* _YOUR GOAL_
Copy the entries below word for word, beginning at the line containing "In this image, does" and continuing through the line containing "3053 inches", both included.

++++

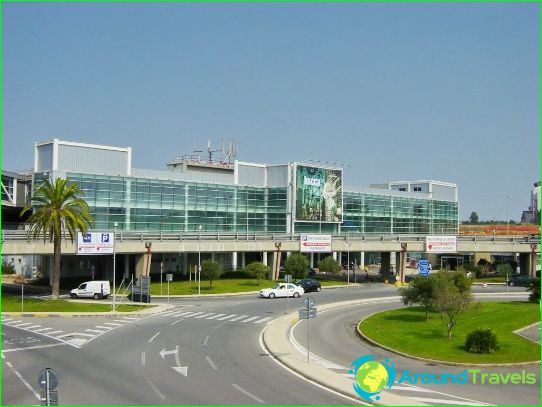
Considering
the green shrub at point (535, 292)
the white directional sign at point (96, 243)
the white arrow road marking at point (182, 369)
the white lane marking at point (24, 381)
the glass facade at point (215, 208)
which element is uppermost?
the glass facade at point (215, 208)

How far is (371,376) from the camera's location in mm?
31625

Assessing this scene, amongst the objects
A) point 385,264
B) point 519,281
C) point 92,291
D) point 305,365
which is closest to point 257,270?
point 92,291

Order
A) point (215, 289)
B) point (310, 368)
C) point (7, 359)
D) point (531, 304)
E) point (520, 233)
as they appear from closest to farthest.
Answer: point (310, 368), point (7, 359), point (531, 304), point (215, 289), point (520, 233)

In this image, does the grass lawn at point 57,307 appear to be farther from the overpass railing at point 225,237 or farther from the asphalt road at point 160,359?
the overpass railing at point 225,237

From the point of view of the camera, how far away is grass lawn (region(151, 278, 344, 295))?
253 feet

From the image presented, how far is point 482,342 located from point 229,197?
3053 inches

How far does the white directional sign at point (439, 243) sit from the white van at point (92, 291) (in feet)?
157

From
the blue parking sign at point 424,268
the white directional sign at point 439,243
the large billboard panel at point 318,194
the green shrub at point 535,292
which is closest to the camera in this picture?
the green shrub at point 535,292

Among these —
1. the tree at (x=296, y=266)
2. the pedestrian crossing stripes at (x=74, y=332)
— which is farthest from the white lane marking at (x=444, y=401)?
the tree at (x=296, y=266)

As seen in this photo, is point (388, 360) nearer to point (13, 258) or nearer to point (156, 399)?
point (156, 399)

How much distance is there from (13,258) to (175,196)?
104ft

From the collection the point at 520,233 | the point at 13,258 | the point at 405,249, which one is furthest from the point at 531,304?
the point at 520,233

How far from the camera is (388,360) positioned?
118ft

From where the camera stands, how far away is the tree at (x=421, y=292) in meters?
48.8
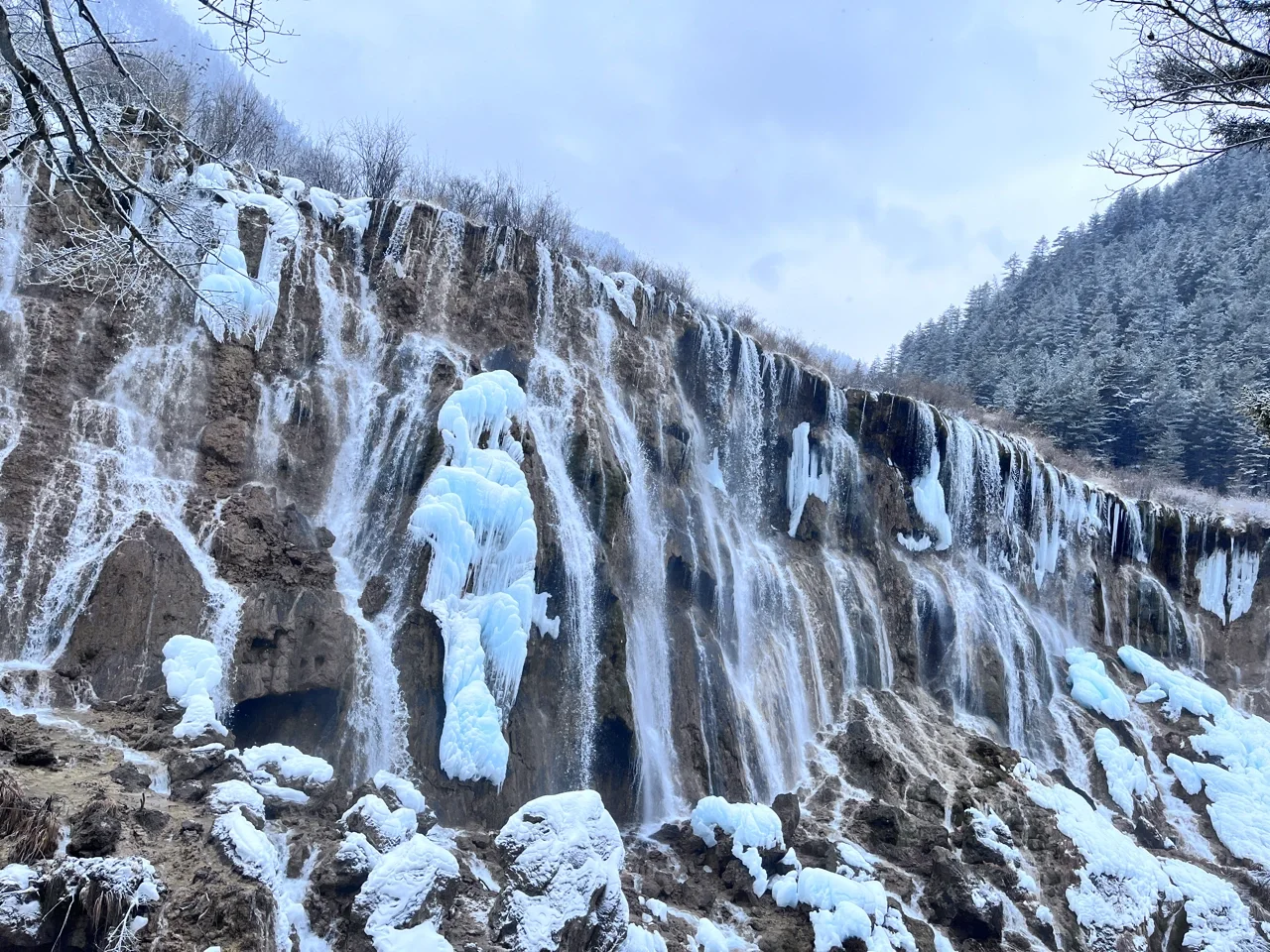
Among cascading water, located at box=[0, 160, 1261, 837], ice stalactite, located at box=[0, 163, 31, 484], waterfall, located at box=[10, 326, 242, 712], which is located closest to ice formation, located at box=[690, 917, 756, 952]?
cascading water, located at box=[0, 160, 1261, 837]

++++

* _WRITTEN ANSWER_
In this image, does the grass lawn at point 57,307 appear to be farther from the overpass railing at point 225,237 or farther from the asphalt road at point 160,359?
the overpass railing at point 225,237

From the point of view of the camera, how far away is grass lawn (region(151, 278, 344, 295))?
253 feet

From the image presented, how far is point 482,342 located from point 229,197?
3053 inches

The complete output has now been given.